A otto anni dall’avanzata dello Stato islamico nella piana, le famiglie aspettano ancora il pieno ritorno nelle loro case e nelle loro terre. La paralisi politica e istituzionale legata a interessi contrapposti. Il primate caldeo ricorda il valore della cittadinanza e pari diritti. Serve un “coraggioso dialogo nazionale”. 

Milano (AsiaNews) - A otto anni dall’esodo dei cristiani dalla piana di Ninive in seguito all’avanzata dello Stato islamico (SI, ex Isis), il dolore “resta sempre vivo” e la mancanza di prospettive alimenta sentimenti di “ansia e delusione”. È quanto scrive il patriarca di Baghdad dei caldei, il card. Louis Raphael Sako, in un messaggio ai fedeli in cui denuncia l’assenza ancora oggi “di un livello minimo di cittadinanza” e di rispetto “dei diritti umani”. Tanto che, a distanza di tempo, case e terre non sono ancora state restituite, in un clima generale “di violazioni, di umiliazioni, di esclusione dal mercato del lavoro e senza una vera rappresentanza in Parlamento”.

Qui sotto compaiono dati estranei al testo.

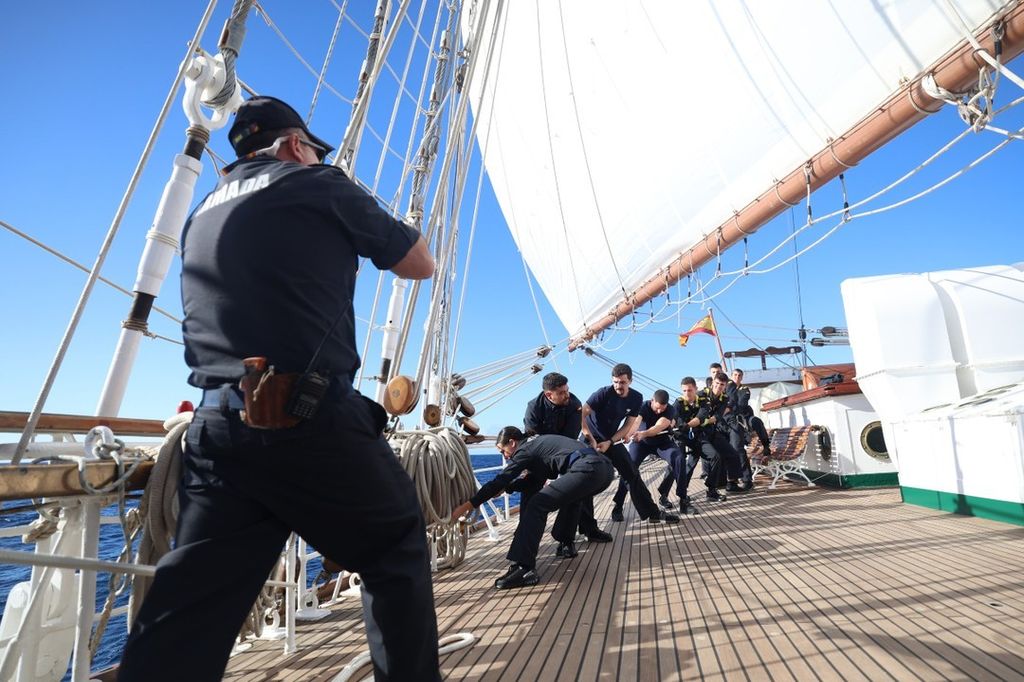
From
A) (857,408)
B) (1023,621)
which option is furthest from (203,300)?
(857,408)

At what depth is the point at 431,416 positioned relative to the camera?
3590 millimetres

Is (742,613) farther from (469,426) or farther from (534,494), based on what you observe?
(469,426)

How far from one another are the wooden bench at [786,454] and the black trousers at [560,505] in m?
4.27

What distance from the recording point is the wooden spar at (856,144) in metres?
4.27

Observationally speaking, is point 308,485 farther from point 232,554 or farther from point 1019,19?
point 1019,19

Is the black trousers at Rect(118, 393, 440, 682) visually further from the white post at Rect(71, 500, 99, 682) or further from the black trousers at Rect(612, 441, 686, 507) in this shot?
the black trousers at Rect(612, 441, 686, 507)

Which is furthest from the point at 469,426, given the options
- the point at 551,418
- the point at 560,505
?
the point at 560,505

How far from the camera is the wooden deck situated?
1.81 meters

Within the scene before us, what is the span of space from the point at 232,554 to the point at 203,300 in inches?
19.8

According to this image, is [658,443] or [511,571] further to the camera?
[658,443]

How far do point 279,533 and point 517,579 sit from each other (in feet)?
7.25

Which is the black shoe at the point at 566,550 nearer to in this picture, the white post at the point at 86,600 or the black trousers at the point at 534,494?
the black trousers at the point at 534,494

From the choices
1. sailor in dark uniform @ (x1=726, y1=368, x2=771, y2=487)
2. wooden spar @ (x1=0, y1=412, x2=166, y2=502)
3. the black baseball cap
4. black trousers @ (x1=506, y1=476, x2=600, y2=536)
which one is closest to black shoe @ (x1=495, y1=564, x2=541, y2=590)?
black trousers @ (x1=506, y1=476, x2=600, y2=536)

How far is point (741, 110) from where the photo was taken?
703 cm
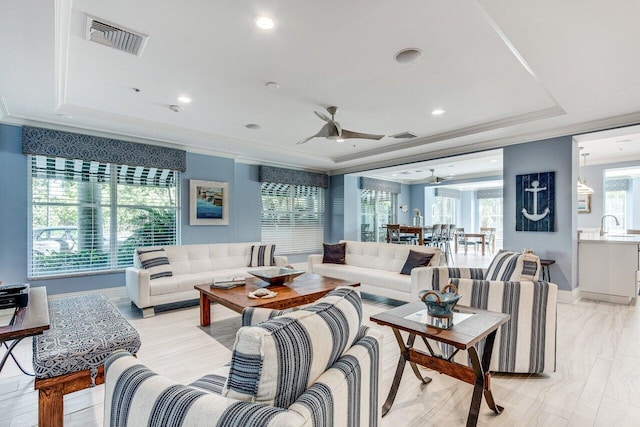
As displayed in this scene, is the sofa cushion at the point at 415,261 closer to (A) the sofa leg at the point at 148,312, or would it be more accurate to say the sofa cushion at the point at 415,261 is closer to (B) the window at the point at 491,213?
(A) the sofa leg at the point at 148,312

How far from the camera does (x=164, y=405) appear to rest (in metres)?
0.90

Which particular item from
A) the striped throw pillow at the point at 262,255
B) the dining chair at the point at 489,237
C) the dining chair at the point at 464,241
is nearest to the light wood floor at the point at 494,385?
the striped throw pillow at the point at 262,255

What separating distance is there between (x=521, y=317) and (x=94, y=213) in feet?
17.7

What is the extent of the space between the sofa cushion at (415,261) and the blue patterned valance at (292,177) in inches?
139

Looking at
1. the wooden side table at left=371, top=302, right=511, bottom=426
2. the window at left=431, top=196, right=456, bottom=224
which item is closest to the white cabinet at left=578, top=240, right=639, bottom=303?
the wooden side table at left=371, top=302, right=511, bottom=426

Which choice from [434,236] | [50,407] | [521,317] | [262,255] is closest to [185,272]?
[262,255]

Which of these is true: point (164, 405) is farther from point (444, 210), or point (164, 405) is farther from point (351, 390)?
point (444, 210)

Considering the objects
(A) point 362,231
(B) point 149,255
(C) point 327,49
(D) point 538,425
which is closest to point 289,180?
(A) point 362,231

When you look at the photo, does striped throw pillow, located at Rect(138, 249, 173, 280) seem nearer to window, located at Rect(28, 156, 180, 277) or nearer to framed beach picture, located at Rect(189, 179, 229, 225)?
window, located at Rect(28, 156, 180, 277)

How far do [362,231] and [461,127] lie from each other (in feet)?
14.5

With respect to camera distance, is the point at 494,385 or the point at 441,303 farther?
the point at 494,385

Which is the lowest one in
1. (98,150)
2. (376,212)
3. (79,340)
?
(79,340)

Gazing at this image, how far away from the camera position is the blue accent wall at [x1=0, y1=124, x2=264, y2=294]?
13.3ft

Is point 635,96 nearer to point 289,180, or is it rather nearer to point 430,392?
point 430,392
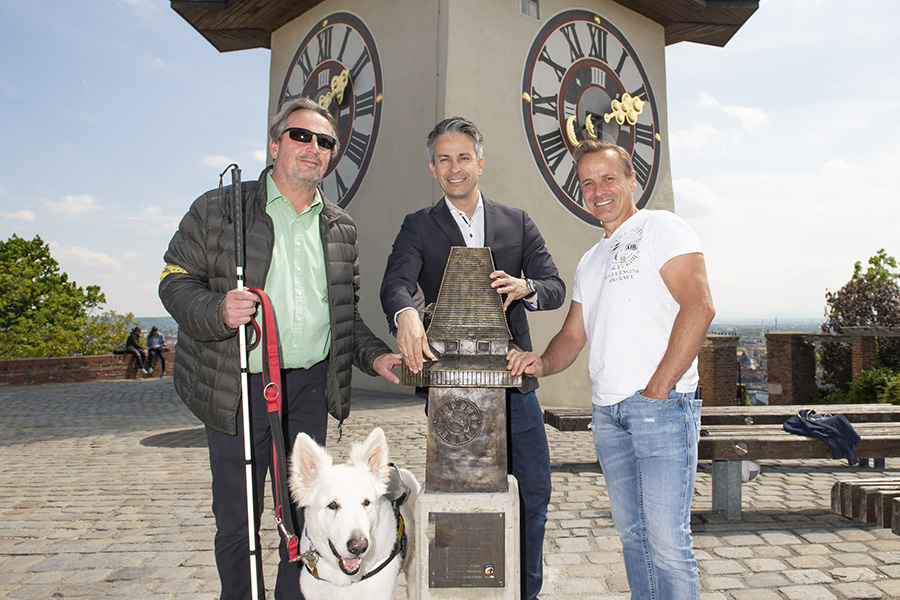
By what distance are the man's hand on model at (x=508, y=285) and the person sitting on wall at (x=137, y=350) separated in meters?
17.6

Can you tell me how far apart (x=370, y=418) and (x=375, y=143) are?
17.4ft

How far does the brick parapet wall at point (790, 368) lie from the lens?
13297 mm

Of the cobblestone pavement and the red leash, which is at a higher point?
the red leash

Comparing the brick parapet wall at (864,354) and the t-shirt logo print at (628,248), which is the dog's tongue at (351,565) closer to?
the t-shirt logo print at (628,248)

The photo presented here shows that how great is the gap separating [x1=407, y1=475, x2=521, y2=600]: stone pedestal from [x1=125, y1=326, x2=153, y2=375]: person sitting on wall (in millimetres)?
17488

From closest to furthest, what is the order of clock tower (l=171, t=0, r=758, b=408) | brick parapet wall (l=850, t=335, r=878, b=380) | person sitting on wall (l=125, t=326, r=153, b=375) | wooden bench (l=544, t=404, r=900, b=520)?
wooden bench (l=544, t=404, r=900, b=520), clock tower (l=171, t=0, r=758, b=408), brick parapet wall (l=850, t=335, r=878, b=380), person sitting on wall (l=125, t=326, r=153, b=375)

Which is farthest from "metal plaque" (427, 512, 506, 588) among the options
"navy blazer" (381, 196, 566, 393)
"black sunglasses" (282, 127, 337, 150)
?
"black sunglasses" (282, 127, 337, 150)

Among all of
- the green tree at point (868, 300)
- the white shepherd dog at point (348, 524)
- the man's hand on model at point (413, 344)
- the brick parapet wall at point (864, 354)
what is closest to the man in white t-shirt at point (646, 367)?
the man's hand on model at point (413, 344)

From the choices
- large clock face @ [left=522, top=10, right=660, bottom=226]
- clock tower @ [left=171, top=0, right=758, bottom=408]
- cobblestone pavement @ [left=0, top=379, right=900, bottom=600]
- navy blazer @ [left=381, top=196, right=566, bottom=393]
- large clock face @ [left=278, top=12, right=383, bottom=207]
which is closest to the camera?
navy blazer @ [left=381, top=196, right=566, bottom=393]

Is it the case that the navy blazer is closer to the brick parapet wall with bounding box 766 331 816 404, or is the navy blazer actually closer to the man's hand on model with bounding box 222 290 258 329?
the man's hand on model with bounding box 222 290 258 329

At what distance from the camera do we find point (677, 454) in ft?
6.95

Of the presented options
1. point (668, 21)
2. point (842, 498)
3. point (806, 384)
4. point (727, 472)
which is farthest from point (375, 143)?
point (806, 384)

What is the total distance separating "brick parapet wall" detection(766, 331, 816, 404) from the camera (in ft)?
43.6

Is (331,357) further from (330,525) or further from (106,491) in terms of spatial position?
(106,491)
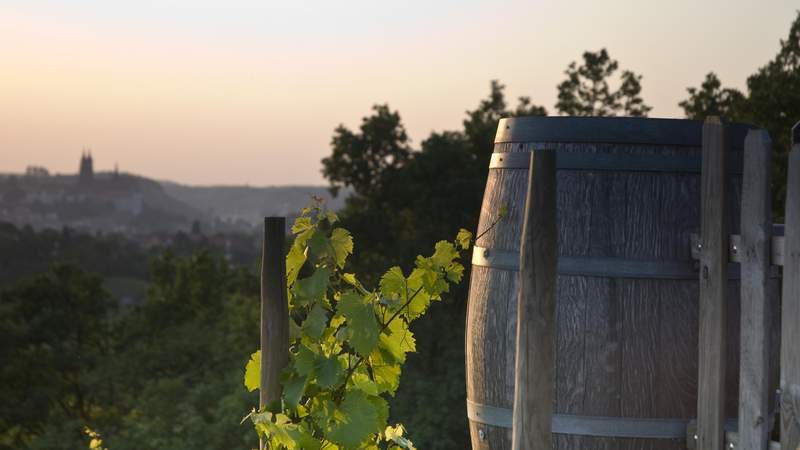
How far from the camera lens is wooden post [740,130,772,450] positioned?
4.02 metres

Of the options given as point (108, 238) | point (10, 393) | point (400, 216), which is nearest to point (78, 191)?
point (108, 238)

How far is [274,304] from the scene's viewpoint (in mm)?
3846

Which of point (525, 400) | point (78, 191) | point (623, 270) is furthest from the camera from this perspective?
point (78, 191)

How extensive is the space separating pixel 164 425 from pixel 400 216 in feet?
18.4

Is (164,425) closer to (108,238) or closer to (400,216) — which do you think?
(400,216)

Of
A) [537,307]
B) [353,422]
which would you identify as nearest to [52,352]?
[353,422]

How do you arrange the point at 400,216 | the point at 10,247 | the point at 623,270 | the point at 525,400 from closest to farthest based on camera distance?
the point at 525,400 < the point at 623,270 < the point at 400,216 < the point at 10,247

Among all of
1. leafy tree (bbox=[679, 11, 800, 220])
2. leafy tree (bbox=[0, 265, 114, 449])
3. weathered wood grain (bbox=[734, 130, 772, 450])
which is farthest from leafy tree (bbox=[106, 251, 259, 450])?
weathered wood grain (bbox=[734, 130, 772, 450])

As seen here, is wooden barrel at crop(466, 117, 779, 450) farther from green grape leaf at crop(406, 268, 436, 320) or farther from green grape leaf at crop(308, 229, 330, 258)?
green grape leaf at crop(308, 229, 330, 258)

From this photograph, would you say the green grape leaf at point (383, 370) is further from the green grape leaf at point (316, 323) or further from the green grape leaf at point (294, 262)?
the green grape leaf at point (294, 262)

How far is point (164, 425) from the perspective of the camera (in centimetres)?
1680

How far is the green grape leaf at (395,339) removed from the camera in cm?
419

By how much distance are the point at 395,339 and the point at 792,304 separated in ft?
4.51

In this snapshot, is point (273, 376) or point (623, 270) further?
point (623, 270)
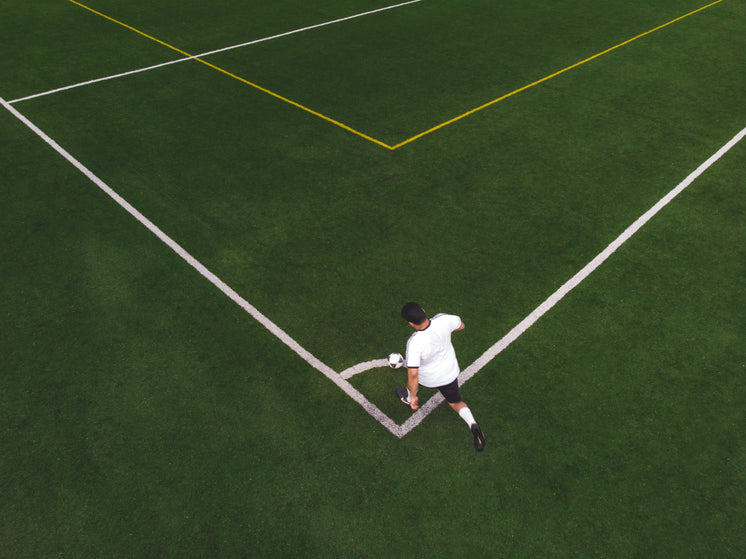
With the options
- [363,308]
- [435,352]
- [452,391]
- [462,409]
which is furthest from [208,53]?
[462,409]

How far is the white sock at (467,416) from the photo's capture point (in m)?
5.61

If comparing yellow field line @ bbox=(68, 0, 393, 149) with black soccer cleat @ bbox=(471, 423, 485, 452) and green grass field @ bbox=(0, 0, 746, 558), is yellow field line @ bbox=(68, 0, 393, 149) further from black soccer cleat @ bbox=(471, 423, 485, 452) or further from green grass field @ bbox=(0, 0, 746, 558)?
black soccer cleat @ bbox=(471, 423, 485, 452)

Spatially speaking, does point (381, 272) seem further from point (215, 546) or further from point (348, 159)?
point (215, 546)

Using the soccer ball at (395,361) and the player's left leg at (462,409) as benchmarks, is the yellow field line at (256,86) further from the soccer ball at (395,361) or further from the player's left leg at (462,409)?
the player's left leg at (462,409)

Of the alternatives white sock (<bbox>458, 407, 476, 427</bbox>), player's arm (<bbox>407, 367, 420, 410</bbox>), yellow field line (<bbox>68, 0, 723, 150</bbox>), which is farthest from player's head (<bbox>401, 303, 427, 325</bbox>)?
yellow field line (<bbox>68, 0, 723, 150</bbox>)

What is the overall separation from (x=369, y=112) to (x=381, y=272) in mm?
5953

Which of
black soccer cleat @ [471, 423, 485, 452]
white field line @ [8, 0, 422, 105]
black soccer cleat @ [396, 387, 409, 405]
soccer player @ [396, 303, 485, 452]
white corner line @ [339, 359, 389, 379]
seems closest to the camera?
soccer player @ [396, 303, 485, 452]

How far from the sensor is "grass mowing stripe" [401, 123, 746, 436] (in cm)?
616

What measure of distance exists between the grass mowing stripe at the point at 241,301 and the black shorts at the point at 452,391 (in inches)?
29.2

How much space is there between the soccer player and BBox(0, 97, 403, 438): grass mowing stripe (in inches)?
23.1

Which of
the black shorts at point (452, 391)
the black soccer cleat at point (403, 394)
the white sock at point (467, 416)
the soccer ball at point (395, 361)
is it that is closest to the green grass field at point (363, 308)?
the black soccer cleat at point (403, 394)

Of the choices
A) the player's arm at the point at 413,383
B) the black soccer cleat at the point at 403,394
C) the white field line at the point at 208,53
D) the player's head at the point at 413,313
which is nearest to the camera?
the player's head at the point at 413,313

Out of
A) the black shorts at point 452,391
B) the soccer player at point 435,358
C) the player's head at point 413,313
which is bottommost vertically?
the black shorts at point 452,391

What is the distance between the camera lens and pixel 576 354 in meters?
6.76
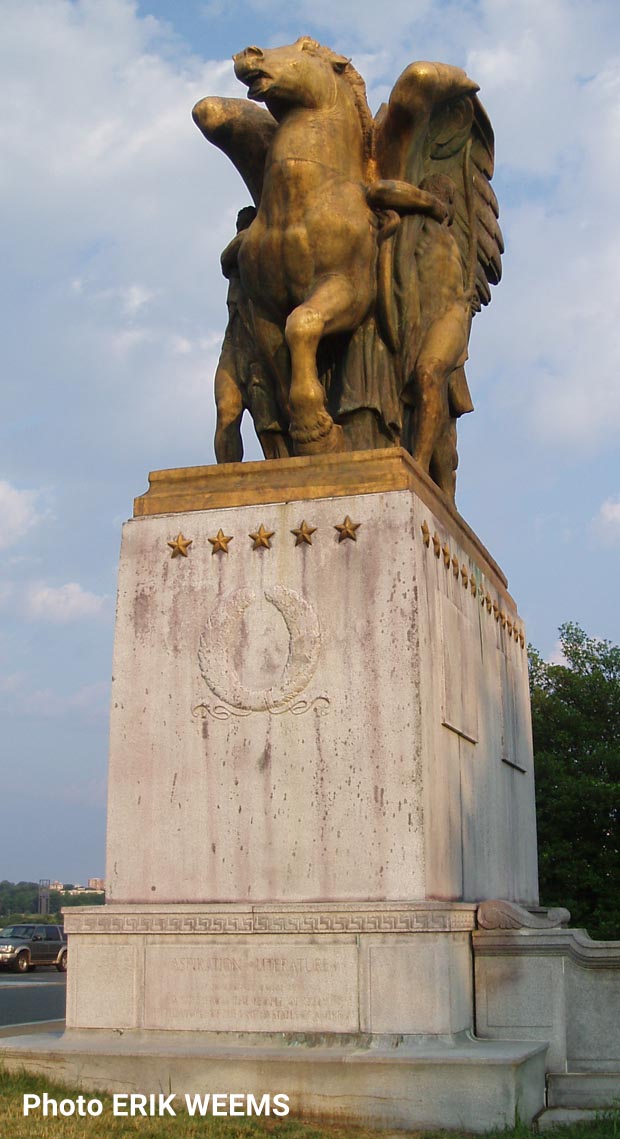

Nella notte fra il 6 e il 7 agosto, festa della Trasfigurazione, decine di migliaia di cristiani hanno abbandonato le terre della piana per sfuggire all’offensiva dell’Isis, che aveva già conquistato Mosul a giugno marchiando case e confiscando i beni. Un’avanzata favorita dallo sgretolamento dell’esercito regolare iracheno, da una ideologia fondamentalista che aveva pervaso gran parte della società e per l’improvvisa ritirata delle milizie Peshmerga. In quel terribile agosto 2014, gli uomini del “califfato” si sono impossessati di terre abitate da secoli dai cristiani, lasciando solo la prospettiva della fuga verso il Kurdistan portando con sé gli abiti indossati e poco altro.

Il primate caldeo chiede che i cristiani siano “riconosciuti” come cittadini, possano godere di pari diritti rappresentando, come numero, “la seconda religione monoteista in Iraq”. L’auspicio è che i progetti di riforma statale ipotizzati dal blocco sadrista e dal governo di Erbil “possano includere anche cristiani, yazidi e mandei” all’insegna di “uno spirito nazionale comune”. E dare seguito alla richiesta di “sicurezza, dignità e libertà” avanzata dallo stesso papa Francesco nella sua visita del marzo 2021. “La speranza è che possano ottenere i diritti negati”, che siano contrastati i discorsi - anche dai pulpiti - che alimentano odio e vi sia una “riforma dell’istruzione” che dia una immagine “positiva” delle religioni. Perché la convivenza “esige rispetto”.

Tuttavia, la situazione a distanza di anni resta difficile, fatta eccezione per un timido ritorno di alcune famiglie a Mosul e il tentativo di restituire terre e case alle famiglie. In base alle ultime statistiche, solo il 40% dei cristiani fuggito dalla metropoli e dalla piana di Ninive ha fatto ritorno; intanto continua la migrazione incessante che, da Erbil, porta intere famiglie a espatriare in Europa, negli Stati Uniti o in Australia per garantire un futuro di pace - e opportunità - ai figli. Quanti sono rimasti, o chi ha fatto ritorno dopo la sconfitta militare dell’Isis, cerca a fatica di ricostruire il tessuto sociale, economico e i luoghi di culto, ristrutturando chiese secolari o storici monasteri.

Una situazione che si inserisce in un quadro politico e istituzionale di stallo che, a distanza di 10 mesi dal voto, ha impedito l’elezione del presidente della Repubblica e la nascita di un nuovo esecutivo. Una paralisi alimentata dalle dimissioni dei deputati vicini al leader sciita Moqtada al-Sadr, la cui fazione aveva conquistato il maggior numero di seggi. Da qui la prospettiva di uno scioglimento anticipato del Parlamento - oggetto di proteste e occupazione - e nuove elezioni, una strada maggiormente percorribile rispetto alla stagnazione. Lo scenario attuale, sottolinea il patriarca Sako, appare “chiuso” e “privo di interesse pubblico”. Servono dialogo, trattative per delineare “una road-map di riforme” che i cittadini “aspettano da 19 anni. Sostengo con forza - conclude - l’iniziativa del premier al-Kazemi” finalizzata a un “coraggioso dialogo nazionale”.